If a large chunk of the foreign currencies previously concealed in luggage and delivered to relations of ‘abroadians’ back homes are henceforth sent through IMTOs, much of it would eventually be traded at the Wuse, Yaba and other neighbourhoods where the black market flourishes.
But Gwadabe said the fact that it will be part of Nigeria’s receipts in the balance of payment computation makes a huge difference.
“It will be impactful if the remittance windfall comes in cash. And the opportunity of transacting the proceeds over there has been shut. The recipients did not have options before now other than taking the naira value of the money sent to them. It is also important to know that bureau de change (BDC) operators now have a new supply source. They will be able to buy and sell cheap,” Gwadabe, who has led a campaign against the activities of forex speculation, said.
The old practice, among other things, encouraged the repatriation of wealth in material assets. For instance, individuals would rather buy cars and ship to relations to evade the arbitrage incurred in transacting cash. A financial expert, David Adonri, said the new policy would incentivize more Nigerians to “repatriate their resources” in foreign currencies.
Adonri, who is also the Managing Director of Highcap Securities Limited, added that the policy retool would boost the volume of corporate transactions “as more organisations will henceforth be encouraged to bring home foreign currencies.”

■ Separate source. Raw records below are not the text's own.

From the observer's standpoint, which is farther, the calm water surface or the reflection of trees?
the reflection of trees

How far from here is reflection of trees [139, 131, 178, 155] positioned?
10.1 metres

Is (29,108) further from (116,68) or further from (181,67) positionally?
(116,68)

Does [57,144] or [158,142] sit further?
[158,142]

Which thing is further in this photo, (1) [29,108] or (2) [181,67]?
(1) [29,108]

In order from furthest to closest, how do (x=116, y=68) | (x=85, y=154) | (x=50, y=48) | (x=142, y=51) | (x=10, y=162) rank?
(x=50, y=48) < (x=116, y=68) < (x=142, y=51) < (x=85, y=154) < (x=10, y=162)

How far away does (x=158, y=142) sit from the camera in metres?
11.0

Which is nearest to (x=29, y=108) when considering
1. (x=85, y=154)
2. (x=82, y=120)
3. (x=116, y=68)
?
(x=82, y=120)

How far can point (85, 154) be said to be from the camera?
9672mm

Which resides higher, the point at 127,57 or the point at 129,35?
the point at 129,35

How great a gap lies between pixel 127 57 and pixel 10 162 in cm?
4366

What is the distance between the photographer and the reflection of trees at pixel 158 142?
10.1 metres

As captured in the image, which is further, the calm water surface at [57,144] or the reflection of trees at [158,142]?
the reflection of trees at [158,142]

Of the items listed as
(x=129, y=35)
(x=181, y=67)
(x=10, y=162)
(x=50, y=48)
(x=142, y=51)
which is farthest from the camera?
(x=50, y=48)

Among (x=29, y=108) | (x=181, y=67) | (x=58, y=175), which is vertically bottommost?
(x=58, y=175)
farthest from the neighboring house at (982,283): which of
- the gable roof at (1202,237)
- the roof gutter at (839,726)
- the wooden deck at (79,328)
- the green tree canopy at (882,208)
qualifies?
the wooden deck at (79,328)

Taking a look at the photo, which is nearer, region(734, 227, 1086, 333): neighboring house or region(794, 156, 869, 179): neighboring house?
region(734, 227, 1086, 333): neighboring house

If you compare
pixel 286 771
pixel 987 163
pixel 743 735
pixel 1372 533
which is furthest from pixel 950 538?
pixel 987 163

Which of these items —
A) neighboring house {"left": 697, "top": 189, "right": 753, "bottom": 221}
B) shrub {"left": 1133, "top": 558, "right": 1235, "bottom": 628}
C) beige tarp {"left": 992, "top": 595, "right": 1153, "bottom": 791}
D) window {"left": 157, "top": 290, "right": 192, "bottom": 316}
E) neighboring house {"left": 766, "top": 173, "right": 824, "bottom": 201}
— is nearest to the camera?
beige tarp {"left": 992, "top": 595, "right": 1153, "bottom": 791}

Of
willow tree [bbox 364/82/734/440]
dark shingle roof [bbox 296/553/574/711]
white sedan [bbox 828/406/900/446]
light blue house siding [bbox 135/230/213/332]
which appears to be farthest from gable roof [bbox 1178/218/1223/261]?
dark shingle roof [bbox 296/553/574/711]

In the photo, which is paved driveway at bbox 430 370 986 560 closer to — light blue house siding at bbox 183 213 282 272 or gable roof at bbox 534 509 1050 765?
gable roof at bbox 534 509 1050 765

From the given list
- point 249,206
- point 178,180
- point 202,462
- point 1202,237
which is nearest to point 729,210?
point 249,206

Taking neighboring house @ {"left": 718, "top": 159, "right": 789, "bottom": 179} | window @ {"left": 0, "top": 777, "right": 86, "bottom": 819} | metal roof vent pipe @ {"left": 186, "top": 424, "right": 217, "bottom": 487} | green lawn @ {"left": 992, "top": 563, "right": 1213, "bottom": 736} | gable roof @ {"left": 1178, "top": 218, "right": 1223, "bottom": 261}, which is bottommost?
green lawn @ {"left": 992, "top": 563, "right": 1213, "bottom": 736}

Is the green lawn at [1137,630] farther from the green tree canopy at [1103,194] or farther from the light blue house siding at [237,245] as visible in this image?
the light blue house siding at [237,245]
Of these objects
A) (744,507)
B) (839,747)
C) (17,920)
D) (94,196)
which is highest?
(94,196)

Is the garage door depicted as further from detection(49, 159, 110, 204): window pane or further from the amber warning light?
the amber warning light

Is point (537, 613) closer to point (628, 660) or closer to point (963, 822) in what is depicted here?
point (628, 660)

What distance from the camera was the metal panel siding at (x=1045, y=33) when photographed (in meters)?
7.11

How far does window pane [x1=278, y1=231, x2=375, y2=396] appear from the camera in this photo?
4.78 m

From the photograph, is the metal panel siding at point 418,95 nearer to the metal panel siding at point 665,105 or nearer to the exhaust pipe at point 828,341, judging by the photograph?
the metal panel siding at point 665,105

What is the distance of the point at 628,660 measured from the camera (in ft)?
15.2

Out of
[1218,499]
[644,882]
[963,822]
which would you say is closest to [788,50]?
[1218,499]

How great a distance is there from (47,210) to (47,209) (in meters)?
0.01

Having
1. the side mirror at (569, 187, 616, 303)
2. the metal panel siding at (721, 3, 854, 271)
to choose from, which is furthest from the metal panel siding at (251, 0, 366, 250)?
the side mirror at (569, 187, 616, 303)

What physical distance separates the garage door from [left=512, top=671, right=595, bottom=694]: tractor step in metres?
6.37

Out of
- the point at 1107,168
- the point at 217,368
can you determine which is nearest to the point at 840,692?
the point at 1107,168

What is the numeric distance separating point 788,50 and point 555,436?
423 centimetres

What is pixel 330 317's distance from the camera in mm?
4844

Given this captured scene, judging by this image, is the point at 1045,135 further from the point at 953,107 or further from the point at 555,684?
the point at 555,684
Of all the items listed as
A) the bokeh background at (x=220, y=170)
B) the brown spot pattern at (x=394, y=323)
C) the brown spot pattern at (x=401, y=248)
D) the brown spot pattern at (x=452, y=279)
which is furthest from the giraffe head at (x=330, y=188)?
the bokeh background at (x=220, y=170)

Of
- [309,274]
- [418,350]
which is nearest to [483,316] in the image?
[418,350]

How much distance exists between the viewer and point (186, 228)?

But Godwin Owoh, a professor of applied economics (banking and finance) argued that the directive is as cosmetic as several other failed attempts at rescuing the naira, which he said has been manipulated by the authority for selfish gains. His position is that the “fundamental structural issues” that have left the naira perpetually weak are yet not in any way addressed by last week’s circular.
“The policy options are artificial”, he insisted that liberalisation of remittances is an insignificant component of the structural flaws inherent in the forex management.